Proprietor of a general store and ice cream factory at Diamond Hill, Rhode Island, Jotham H. Whipple plays an important part in the business affairs of the community in which he lives and works. A native of this region of New England and a lifelong resident here, he is naturally very well acquainted with the people and their characteristics and peculiar needs, so that he is enabled to render even better public service through the work that he does than would otherwise be possible.
Mr. Whipple was born in the town of Cumberland, Rhode Island, on May 24, 1882, son of Henry and Lavina (Hixon) Whipple. His father was also a native of Cumberland, although the mother was born in Ashland, Massachusetts. They were engaged in farming, and had three children, two of whom are now living, Jotham H. and Gertrude. Jotham H. Whipple received his early education in the Cumberland grammar and high schools, and then became a hired hand on a farm. At this work he continued for two years, at the end of which he started to work on a farm near the city of Pawtucket. There he stayed for one year. Following that period he was for two and one-half years a coachman and gardener, after which he began his work as clerk in a grocery store. For two and one-half years he served in this capacity until, in 1922, he started a business of his own at Diamond Hill, which he still conducts, and which, with the passing years, is becoming more and more successful and profitable.
Mr.

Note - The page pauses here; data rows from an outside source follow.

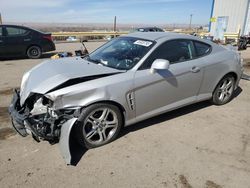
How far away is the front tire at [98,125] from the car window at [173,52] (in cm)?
88

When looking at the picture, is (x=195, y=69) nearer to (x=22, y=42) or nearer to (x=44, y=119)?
(x=44, y=119)

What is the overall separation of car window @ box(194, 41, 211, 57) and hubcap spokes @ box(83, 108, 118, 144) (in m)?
2.07

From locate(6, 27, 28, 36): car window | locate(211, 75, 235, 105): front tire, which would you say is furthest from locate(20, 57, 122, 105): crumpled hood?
locate(6, 27, 28, 36): car window

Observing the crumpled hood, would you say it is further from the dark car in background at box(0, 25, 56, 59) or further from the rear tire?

Whipple, along with his work in this connection, takes time to participate in community affairs. Deeply interested in politics, he has aligned himself consistently with the Republican party’, whose policies and candidates he regularly supports. He is also active in church affairs, being a member of the Methodist Episcopal Church, which also claims his wife as a communicant.
Jotham H. Whipple married Florence Whipple, who is unrelated to him except by marriage, daughter of George and Jessie (Minot) Whipple. Her father also is a merchant in Diamond Hill, and is a native of the town of Cumberland, Rhode Island, while the mother is of Blackstone, Massachusetts.